In connection with establishing their initial hedges of the convertible note hedge and warrant transactions, WWE has been advised that the option counterparties or their respective affiliates expect to enter into various derivative transactions with respect to WWE’s Class A common stock concurrently with or shortly after the pricing of the notes. This activity could increase (or reduce the size of any decrease in) the market price of WWE’s Class A common stock or the notes at that time. In addition, WWE has been advised that, in connection with the convertible note hedge and warrant transactions, the option counterparties or their respective affiliates may modify their hedge positions by entering into or unwinding various derivatives with respect to WWE’s Class A common stock and/or purchasing or selling shares of WWE’s Class A common stock or other securities of WWE in secondary market transactions following the pricing of the notes and prior to the maturity of the notes (and are likely to do so during any observation period related to a conversion of notes). This activity could also cause or avoid an increase or a decrease in the market price of WWE’s Class A common stock or the notes, which could affect the ability of noteholders to convert the notes and, to the extent the activity occurs during any observation period related to a conversion of the notes, it could affect the number of shares and value of the consideration that noteholders will receive upon conversion of notes.
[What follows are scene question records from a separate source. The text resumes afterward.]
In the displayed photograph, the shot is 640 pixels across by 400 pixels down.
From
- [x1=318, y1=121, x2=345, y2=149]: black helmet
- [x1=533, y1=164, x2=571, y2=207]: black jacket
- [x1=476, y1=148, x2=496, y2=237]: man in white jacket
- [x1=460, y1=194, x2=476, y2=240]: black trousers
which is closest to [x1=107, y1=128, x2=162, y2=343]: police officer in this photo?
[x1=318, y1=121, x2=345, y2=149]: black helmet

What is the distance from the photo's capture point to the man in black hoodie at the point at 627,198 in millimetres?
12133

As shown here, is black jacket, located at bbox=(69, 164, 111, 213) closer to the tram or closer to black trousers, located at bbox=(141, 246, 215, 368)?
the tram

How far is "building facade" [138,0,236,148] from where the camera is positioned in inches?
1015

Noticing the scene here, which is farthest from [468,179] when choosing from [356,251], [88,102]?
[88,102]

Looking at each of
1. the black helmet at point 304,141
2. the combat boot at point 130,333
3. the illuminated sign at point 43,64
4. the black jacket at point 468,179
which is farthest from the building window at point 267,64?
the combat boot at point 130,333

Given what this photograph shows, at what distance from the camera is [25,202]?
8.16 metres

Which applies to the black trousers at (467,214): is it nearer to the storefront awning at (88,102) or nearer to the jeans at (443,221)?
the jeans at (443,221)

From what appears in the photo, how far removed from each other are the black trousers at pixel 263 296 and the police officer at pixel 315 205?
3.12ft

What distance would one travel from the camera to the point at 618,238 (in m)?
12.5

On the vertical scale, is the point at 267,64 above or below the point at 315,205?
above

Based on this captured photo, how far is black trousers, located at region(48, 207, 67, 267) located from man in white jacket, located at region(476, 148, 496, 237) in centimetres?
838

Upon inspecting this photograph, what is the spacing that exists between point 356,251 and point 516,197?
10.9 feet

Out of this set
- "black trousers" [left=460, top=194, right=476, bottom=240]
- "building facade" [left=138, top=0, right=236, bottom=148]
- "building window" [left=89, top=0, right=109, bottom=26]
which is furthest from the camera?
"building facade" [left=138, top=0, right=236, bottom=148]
The convertible note hedge transactions and warrant transactions have not been, and will not be, registered under the Act or the securities laws of any other jurisdiction and, unless so registered, may not be offered or sold in the United States except pursuant to an exemption from such registration requirements.
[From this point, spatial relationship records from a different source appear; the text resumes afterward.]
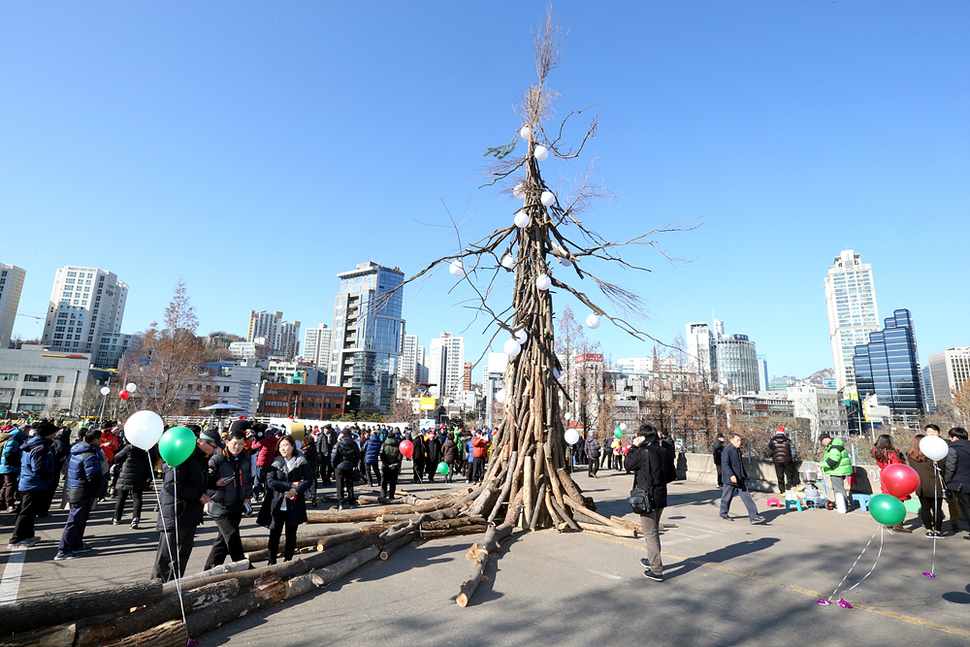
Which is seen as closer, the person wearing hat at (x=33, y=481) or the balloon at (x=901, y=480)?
the balloon at (x=901, y=480)

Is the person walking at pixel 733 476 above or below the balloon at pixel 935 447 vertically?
below

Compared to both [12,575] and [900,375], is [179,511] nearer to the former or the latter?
[12,575]

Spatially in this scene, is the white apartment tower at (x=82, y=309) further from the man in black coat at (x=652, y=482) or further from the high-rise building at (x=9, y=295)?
the man in black coat at (x=652, y=482)

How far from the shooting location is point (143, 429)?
5.30 m

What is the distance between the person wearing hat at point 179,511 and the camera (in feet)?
17.1

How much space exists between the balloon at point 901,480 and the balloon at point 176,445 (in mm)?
8424

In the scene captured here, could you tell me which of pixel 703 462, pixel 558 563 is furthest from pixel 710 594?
pixel 703 462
The notes will be offered to qualified institutional buyers pursuant to Rule 144A under the Act. Neither the notes nor the shares of WWE’s Class A common stock issuable upon conversion of the notes, if any, have been, nor will be, registered under the Act or the securities laws of any other jurisdiction, and unless so registered, may not be offered or sold in the United States except pursuant to an exemption from such registration requirements.
This announcement is neither an offer to sell nor a solicitation of an offer to buy any of these securities and shall not constitute an offer, solicitation, or sale in any jurisdiction in which such offer, solicitation, or sale is unlawful.